### Quelldokument
----

Das WW Kochbuch präsentiert seine Mix Rezepte jeweils auf Doppelseiten, wobei eine Seite immer das fertige Gericht abbildet und die gegenüberliegende Seite sowohl Zutatenliste als auch Zubereitungsbeschreibung enthält. So macht das Kochbuch schon beim Durchblättern Appetit.

Auffällig und wirklich zu begrüßen ist, dass hier fast ausschließlich gängige Zutaten verwendet werden. Man muss also keine teuren Gewürze oder Ähnliches kaufen, was nie wieder benötigt wird. Thematisch deckt das Kochbuch viele Gerichtsarten ab. Es gibt Suppen, Salate und Pasta, Fleisch und Fisch, aber auch eine kleine Brotauswahl und Desserts. WW typisch sind alle Gerichte mit PersonalPoints Werten versehen, die sich aus meiner Sicht nur als WW Mitglieder sinnvoll nutzen lassen. Für alle anderen sind kcal und kJ angegeben. So gibt das Kochbuch denjenigen, die ihre Energieaufnahme im Blick behalten wollen, Orientierung.

Ich selbst habe bisher den Thunfischsalat mit Schafskäse, den Kartoffelsalat mit Radieschen und Lachs und das Titelrezept zubereitet. Die drei Gerichte waren lecker, sättigend und kindertauglich. Für die Zubereitung habe ich ein Alternativgerät zu TM 5/6 verwendet. Die Beschreibung lässt sich sehr gut übertragen. Demnächst möchte ich noch die Gerichte mit Hühnchen und Garnelen ausprobieren, als Beilage vielleicht mal eins der Brote. Ich freue mich schon drauf.

----

### Einträge

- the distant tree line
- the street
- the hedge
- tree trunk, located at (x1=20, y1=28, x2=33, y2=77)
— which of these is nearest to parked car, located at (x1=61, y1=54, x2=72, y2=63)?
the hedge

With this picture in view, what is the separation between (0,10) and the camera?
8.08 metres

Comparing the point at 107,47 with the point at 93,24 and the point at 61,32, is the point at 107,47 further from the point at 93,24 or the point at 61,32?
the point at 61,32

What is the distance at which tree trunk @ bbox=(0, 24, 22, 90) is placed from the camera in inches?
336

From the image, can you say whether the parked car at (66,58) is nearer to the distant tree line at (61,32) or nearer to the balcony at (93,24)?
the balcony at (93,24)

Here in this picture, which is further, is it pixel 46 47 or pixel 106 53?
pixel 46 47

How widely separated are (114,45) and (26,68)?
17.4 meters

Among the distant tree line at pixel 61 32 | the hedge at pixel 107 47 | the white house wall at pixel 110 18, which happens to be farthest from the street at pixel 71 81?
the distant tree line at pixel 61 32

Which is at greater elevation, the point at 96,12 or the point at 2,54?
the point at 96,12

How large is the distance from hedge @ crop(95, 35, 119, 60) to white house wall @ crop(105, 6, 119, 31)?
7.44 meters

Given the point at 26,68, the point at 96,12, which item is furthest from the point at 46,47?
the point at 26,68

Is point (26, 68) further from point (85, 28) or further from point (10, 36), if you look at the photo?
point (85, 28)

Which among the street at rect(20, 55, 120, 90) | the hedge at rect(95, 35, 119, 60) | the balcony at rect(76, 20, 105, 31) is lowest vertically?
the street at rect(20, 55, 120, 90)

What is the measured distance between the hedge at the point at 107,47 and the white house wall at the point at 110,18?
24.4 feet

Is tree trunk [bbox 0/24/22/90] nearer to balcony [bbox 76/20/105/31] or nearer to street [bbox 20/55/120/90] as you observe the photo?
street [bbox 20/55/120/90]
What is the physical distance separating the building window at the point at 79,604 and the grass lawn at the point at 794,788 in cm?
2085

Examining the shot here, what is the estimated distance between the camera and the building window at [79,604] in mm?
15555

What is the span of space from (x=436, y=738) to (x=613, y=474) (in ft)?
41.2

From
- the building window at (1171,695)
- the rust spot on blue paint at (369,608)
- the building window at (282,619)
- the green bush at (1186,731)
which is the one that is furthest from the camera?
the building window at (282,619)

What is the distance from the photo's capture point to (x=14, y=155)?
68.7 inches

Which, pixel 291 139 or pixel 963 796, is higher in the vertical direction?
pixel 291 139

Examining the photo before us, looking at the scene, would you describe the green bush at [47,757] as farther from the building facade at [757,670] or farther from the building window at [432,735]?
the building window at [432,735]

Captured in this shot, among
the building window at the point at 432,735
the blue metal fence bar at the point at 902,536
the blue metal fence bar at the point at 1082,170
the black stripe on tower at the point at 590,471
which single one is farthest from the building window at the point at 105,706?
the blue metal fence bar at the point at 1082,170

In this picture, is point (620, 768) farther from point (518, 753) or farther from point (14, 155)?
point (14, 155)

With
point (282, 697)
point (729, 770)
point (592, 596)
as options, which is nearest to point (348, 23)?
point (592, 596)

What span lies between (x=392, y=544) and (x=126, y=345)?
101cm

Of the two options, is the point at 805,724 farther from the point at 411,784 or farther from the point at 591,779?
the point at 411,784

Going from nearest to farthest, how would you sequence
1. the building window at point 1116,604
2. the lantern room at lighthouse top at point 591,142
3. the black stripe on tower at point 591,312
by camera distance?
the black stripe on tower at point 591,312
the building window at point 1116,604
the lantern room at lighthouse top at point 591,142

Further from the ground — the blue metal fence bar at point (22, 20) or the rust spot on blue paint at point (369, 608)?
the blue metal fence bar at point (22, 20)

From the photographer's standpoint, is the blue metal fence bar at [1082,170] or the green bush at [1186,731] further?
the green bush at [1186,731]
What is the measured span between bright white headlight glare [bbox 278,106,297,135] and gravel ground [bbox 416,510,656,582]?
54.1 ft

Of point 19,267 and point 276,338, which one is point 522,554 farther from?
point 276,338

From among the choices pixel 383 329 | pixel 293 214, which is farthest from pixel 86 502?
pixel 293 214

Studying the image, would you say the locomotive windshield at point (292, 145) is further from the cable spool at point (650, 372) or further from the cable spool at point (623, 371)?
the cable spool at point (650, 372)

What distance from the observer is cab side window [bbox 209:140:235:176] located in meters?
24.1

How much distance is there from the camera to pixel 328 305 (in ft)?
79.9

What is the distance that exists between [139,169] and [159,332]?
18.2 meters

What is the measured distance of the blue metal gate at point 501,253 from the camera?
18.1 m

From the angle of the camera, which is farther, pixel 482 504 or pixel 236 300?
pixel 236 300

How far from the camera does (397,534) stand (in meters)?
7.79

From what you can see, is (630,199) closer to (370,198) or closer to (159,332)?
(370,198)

----

### Ziel 1
Welche Energieangaben enthält das Kochbuch laut der Kochbuchrezension für alle, die keine WW Mitglieder sind?
### Ziel 2
Gib aus der Kochbuchrezension den Abschnitt wörtlich aus, beginnend mit "Das WW Kochbuch" und weiter bis einschließlich "beim Durchblättern Appetit.".
### Ziel 3
Nenne alle Gerichtsarten, die das Kochbuch laut der Kochbuchrezension thematisch abdeckt.
Die Zeilen stammen aus einer anderen Quelle als die Kochbuchrezension.

### Richtige Antwort 1
kcal und kJ

### Richtige Antwort 2
Das WW Kochbuch präsentiert seine Mix Rezepte jeweils auf Doppelseiten, wobei eine Seite immer das fertige Gericht abbildet und die gegenüberliegende Seite sowohl Zutatenliste als auch Zubereitungsbeschreibung enthält. So macht das Kochbuch schon beim Durchblättern Appetit.

### Richtige Antwort 3
Suppen, Salate, Pasta, Fleisch, Fisch, Brote, Desserts